Data provided:
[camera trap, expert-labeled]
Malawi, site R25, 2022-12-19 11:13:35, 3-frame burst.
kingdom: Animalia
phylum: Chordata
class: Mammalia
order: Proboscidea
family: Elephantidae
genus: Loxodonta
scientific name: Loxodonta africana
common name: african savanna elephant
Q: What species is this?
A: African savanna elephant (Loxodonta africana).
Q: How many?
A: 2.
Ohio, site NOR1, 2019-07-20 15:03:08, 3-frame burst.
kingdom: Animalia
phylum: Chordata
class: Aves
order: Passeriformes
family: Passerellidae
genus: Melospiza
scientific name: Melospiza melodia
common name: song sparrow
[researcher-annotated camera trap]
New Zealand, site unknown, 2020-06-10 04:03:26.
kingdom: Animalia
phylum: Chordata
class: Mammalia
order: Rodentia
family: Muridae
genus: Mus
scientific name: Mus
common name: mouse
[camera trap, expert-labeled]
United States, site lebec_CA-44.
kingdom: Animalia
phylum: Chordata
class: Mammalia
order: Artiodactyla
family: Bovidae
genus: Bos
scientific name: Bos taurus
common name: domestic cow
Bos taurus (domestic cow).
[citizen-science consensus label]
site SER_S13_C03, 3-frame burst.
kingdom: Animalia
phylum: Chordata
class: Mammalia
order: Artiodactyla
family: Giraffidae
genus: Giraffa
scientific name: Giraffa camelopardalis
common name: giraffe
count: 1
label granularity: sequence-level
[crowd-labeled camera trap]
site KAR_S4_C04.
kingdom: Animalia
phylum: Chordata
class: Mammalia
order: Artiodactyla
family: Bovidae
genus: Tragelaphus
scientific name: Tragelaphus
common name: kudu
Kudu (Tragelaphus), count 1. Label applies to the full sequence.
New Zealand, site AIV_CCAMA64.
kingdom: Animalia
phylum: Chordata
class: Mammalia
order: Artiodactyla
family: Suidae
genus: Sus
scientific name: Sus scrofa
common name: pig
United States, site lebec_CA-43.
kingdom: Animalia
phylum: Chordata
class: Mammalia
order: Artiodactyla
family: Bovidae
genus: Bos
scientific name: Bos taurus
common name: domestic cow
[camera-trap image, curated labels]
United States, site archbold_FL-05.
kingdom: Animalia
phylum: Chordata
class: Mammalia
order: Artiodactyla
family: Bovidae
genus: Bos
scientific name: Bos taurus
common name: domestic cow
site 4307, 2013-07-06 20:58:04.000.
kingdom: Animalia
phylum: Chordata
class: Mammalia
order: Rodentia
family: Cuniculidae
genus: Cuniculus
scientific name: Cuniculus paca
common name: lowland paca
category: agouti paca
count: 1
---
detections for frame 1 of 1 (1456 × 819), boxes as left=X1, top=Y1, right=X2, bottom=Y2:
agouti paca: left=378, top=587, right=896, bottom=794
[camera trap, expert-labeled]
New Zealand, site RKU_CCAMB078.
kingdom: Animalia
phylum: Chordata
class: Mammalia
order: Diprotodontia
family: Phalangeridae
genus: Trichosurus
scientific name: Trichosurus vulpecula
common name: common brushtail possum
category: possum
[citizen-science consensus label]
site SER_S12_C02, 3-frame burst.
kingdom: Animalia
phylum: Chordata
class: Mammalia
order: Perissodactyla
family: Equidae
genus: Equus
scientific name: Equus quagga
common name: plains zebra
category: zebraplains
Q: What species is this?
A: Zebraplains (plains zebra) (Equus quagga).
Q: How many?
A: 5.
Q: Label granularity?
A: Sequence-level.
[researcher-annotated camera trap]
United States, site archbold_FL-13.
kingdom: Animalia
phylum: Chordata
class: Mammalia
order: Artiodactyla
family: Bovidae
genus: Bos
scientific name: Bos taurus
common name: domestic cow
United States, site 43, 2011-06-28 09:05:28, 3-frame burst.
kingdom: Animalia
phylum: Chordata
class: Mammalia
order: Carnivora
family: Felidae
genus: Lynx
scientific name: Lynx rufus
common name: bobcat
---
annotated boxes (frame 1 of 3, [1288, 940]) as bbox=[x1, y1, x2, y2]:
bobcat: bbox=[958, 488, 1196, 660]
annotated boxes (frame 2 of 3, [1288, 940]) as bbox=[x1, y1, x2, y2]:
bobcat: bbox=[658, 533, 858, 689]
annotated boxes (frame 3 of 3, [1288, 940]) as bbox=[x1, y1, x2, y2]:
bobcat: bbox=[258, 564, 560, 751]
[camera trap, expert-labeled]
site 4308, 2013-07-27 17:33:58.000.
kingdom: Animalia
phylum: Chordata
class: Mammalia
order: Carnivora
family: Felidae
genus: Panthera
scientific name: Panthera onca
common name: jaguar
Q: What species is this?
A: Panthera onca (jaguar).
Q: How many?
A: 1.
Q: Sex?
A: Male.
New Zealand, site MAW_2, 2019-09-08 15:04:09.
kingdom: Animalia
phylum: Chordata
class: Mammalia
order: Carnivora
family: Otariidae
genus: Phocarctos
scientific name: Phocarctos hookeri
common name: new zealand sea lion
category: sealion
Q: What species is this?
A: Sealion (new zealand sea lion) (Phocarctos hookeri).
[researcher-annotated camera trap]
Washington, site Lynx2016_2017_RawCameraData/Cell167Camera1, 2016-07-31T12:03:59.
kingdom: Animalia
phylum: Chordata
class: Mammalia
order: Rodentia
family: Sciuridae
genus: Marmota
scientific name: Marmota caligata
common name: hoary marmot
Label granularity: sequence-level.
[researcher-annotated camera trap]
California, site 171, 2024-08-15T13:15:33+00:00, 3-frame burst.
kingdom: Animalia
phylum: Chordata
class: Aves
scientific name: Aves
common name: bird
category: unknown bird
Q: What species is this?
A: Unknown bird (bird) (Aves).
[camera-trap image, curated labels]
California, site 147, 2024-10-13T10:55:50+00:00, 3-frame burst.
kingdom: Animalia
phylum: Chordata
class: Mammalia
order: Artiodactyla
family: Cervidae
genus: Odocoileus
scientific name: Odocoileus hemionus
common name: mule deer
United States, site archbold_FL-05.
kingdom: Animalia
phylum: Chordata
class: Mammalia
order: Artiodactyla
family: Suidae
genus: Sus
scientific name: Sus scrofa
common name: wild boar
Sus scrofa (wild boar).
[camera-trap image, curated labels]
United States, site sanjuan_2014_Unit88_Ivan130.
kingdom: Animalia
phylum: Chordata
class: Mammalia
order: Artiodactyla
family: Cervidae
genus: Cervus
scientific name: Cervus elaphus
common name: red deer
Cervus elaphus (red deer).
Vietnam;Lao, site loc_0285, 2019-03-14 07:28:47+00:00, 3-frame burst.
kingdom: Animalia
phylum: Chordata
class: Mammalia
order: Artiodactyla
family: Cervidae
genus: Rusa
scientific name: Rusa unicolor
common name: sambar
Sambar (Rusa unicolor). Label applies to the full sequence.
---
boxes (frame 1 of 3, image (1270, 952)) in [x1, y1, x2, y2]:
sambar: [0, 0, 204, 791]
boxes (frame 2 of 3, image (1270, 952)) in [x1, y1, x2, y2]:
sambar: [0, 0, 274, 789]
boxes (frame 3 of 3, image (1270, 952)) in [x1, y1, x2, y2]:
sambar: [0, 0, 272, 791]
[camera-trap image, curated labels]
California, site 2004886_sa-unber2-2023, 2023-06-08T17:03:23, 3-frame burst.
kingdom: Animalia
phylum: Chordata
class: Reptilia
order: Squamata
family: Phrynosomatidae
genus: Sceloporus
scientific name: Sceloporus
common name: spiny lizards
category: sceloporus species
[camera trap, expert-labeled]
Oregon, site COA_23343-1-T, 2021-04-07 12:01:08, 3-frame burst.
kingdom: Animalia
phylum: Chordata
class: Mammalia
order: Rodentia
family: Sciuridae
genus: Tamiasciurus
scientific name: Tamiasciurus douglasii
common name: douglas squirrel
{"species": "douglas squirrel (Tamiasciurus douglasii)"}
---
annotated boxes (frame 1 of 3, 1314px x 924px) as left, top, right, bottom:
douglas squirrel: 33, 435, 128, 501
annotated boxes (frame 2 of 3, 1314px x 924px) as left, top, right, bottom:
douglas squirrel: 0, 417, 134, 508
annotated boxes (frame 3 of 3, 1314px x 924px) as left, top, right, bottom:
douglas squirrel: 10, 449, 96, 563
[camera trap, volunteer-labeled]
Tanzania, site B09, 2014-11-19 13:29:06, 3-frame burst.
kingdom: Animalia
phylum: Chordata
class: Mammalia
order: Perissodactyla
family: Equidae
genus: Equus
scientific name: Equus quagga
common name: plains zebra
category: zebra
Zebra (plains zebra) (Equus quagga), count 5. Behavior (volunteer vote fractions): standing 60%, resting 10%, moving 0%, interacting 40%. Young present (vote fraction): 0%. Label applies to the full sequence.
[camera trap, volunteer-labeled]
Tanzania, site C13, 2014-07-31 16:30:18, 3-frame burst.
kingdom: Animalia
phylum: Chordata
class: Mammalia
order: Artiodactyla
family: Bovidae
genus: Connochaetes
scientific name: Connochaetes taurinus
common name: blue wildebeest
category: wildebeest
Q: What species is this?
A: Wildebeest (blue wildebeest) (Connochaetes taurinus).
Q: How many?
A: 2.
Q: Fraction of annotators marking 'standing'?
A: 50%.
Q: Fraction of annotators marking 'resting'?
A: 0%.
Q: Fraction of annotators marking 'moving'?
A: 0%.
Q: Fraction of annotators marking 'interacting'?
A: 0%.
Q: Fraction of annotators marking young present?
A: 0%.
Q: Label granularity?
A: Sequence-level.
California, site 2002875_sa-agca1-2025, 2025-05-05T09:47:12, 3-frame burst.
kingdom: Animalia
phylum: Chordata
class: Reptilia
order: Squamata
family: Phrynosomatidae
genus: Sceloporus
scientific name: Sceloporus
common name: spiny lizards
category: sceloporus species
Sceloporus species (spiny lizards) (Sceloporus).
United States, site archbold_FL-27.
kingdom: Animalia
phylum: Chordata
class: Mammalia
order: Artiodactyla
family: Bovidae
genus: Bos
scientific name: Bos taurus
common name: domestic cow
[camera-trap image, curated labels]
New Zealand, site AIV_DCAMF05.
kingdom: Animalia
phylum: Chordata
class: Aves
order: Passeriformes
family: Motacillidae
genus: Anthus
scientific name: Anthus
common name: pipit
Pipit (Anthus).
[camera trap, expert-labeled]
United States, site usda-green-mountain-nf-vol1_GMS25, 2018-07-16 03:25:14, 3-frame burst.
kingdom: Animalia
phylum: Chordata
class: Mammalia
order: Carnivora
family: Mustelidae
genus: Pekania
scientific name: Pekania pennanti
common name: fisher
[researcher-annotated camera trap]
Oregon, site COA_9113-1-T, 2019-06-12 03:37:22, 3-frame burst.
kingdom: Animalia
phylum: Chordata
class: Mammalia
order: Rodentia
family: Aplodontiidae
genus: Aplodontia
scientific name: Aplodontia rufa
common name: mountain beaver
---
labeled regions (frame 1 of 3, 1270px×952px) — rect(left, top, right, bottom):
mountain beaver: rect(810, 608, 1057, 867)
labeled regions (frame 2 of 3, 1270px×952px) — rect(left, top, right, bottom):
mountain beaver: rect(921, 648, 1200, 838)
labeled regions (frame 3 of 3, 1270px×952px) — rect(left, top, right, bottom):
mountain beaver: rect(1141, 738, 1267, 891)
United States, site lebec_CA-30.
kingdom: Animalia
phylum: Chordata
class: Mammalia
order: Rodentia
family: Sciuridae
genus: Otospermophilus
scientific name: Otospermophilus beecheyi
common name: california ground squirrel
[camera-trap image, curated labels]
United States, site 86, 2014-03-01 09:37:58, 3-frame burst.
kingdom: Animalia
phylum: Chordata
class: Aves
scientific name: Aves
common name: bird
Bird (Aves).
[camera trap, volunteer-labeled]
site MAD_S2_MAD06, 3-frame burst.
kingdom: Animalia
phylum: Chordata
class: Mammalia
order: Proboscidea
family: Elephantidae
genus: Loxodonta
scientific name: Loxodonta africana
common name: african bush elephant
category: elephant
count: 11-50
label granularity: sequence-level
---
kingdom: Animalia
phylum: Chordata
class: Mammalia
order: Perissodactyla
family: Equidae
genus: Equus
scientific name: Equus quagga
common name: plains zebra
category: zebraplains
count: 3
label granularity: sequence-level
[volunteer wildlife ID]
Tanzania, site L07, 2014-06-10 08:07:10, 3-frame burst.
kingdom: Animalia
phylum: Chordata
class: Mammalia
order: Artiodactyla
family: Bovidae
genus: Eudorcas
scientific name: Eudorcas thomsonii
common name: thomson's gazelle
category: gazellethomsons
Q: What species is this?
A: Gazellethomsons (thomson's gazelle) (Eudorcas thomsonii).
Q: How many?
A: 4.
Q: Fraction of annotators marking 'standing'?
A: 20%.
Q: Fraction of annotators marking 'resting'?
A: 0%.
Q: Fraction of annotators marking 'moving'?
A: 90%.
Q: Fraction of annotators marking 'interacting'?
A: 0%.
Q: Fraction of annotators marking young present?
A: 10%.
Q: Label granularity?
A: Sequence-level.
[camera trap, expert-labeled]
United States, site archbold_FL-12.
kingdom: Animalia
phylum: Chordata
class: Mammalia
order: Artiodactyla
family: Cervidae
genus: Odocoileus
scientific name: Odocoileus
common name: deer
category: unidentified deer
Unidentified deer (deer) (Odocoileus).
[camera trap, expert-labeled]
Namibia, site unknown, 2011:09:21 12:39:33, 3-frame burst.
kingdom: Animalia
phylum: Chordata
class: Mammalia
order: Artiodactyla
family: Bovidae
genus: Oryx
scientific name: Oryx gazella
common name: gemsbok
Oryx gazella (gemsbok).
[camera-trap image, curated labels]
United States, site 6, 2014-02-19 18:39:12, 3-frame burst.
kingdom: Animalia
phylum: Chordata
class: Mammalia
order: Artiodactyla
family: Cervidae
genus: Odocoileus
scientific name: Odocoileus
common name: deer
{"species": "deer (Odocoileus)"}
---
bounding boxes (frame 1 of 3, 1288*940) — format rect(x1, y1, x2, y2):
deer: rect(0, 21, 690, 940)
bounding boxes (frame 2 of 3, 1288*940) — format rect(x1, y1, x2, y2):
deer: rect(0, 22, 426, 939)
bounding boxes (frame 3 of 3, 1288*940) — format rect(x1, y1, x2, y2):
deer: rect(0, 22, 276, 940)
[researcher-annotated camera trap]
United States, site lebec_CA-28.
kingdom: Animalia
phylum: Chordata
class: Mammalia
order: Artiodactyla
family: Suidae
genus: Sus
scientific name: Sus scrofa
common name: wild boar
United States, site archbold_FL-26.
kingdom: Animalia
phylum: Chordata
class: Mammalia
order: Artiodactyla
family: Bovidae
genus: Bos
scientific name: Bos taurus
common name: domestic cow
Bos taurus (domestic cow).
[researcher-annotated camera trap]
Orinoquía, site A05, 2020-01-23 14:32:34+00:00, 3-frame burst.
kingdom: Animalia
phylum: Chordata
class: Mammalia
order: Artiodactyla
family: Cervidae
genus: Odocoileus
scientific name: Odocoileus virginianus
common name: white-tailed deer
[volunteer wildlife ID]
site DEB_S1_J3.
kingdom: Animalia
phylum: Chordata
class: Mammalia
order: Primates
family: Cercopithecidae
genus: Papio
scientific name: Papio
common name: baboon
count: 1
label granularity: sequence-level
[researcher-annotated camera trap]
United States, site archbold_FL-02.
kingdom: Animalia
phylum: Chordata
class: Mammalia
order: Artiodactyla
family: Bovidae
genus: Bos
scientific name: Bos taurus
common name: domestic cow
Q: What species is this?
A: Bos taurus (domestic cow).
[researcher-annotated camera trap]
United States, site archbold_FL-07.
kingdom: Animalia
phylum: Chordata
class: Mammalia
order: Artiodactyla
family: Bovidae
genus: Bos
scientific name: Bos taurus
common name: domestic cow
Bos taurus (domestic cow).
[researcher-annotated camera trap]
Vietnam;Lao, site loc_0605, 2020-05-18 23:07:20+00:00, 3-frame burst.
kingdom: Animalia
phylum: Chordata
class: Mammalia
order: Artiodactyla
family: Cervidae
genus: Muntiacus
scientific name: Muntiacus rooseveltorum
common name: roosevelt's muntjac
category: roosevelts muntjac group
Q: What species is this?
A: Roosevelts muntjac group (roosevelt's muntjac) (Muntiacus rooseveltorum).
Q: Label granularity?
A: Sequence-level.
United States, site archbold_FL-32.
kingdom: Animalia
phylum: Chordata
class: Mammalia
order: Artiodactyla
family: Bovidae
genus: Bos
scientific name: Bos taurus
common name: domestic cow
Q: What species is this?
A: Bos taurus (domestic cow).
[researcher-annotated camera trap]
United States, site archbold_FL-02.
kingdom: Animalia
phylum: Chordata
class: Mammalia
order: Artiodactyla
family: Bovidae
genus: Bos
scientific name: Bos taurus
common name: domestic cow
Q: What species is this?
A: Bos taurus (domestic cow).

Exercise:
Lines from the one containing "A: Roosevelts muntjac" to the end of the data are to be printed exactly, including the first and last.

Answer to this task:
A: Roosevelts muntjac group (roosevelt's muntjac) (Muntiacus rooseveltorum).
Q: Label granularity?
A: Sequence-level.
United States, site archbold_FL-32.
kingdom: Animalia
phylum: Chordata
class: Mammalia
order: Artiodactyla
family: Bovidae
genus: Bos
scientific name: Bos taurus
common name: domestic cow
Q: What species is this?
A: Bos taurus (domestic cow).
[researcher-annotated camera trap]
United States, site archbold_FL-02.
kingdom: Animalia
phylum: Chordata
class: Mammalia
order: Artiodactyla
family: Bovidae
genus: Bos
scientific name: Bos taurus
common name: domestic cow
Q: What species is this?
A: Bos taurus (domestic cow).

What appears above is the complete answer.